Napoli – Torna a sgorgare il sangue lungo le strade di Napoli. Domenico Sabatino di 40 anni e Salvatore Corrado di 37 anni, sono stati barbaramente uccisi a colpi d’arma da fuoco in un agguato che ha avuto luogo in Vico Cotugno, nel quartiere di Miano, alla periferia nord di Napoli. Accanto alle vittime vi era uno scooter che si presume appartenesse alle vittime. Gli inquirenti ipotizzano che i due uomini fossero a bordo del mezzo quando i sicari hanno esploso circa otto colpi d’arma da fuoco, forse con due armi, dinnanzi a tanta gente presente sul posto.

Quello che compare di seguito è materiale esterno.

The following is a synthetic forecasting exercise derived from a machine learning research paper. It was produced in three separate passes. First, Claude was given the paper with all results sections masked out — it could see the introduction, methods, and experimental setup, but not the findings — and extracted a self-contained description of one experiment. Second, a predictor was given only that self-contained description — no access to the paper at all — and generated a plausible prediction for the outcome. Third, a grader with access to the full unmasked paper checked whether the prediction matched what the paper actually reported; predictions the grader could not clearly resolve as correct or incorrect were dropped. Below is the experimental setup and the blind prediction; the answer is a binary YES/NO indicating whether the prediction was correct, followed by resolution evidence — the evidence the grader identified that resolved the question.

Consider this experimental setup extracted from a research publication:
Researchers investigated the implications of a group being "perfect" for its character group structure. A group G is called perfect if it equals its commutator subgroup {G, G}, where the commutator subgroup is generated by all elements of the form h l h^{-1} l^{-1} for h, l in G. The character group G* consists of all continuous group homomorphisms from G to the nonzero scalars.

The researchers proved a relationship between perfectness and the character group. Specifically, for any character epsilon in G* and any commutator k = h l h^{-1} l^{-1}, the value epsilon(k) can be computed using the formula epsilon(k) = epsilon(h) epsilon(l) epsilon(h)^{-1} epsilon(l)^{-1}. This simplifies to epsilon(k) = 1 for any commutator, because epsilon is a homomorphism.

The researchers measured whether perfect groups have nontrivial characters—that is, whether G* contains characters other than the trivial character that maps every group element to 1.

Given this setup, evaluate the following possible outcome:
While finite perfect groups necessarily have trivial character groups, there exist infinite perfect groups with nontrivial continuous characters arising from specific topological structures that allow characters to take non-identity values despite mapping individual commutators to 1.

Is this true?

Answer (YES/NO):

L’area in cui è stato compiuto il duplice omicidio era sotto il controllo del clan Lo Russo, denominati “Capitoni”, un’organizzazione criminale con interessi in svariati settori che però è stata azzerata a seguito di importanti arresti. Secondo una prima ricostruzione i due uomini appartenevano proprio al clan camorristico Lo Russo, inoltre emerge che Domenico Sabatino era stato denunciato in passato per reati contro il patrimonio, Salvatore Corrado era noto invece alle forze dell’ordine per spaccio di sostanze stupefacenti e su di lui pendeva un mandato di cattura perché aveva fatto perdere le sue tracce dopo aver lasciato una casa a Chieti.
 
Un clima di tensione concretamente tangibile si respira in questi giorni a Napoli, poiché si sono susseguiti una serie di episodi di violenza e atti illeciti che hanno tinto di rosso una tela da sempre disincantata da artisti e poeti che hanno lodato in tutte le sue mille sfaccettature una città che Miguel De Cervantes amava definire “Gloria d'Italia e ancor del mondo lustro, madre di nobiltade e di abbondanza, benigna nella pace e dura in guerra”. Il sogno perpetuo e idilliaco illustrato nelle parole del famoso scrittore si frantumano nella realtà odierna, e proprio come le storie narrate nel suo Don Chisciotte della Mancia, sono le lotte, i duelli e le sconfitte a primeggiare nella storia che vi stiamo per raccontare. Secondo gli ultimi dati emersi in Italia sono stati commessi 2.416.588 reati, in riferimento ad un periodo che intercorre tra l’agosto 2015 e luglio 2016. Un dato che dimostra un calo del 7% rispetto a quanto emerso nel luglio del 2016.
 
Napoli però si macchia ancora di sangue e la morte è quasi divenuta quotidianità. Pasquale Starace, un uomo di 63 anni, è stato freddato a colpi d’arma da fuoco a Casola di Napoli mentre percorreva Via Roma a bordo di uno scooter. L’uomo aveva precedenti penali per lesioni, ricettazioni ma non sono emersi legami con i clan. Pochi giorni fa è toccato invece ad una donna che vive nel Rione Don Guanella, rimasta ferita da colpi d’arma da fuoco a seguito di un agguato compiuto proprio in quella zona, tra Scampia e Secondigliano. Un susseguirsi di eventi che mette in evidenza un primato nazionale della città che è cresciuto a dismisura dal 2004 in poi. Numerosi sono stati gli omicidi di Camorra che nell’arco temporale che va dal 2004 al 2006 hanno raggiunto quota 209 su 319 morti, nel 2012/2013 si contano 62 omicidi di camorra su 108. Una criminalità che si insinua anche nella cultura e nell’arte poiché alcuni fatti recenti hanno dimostrato quanto il pregiatissimo mondo dell’arte sia apprezzato da chiunque. Nella casa di un camorrista sono stati rinvenuti infatti due tele di Van Gogh dal valore di cento milioni di euro, trafugati circa 14 anni fa al museo di Amsterdam. La Guardia di Finanza ha scoperto i dipinti in ottimo stato.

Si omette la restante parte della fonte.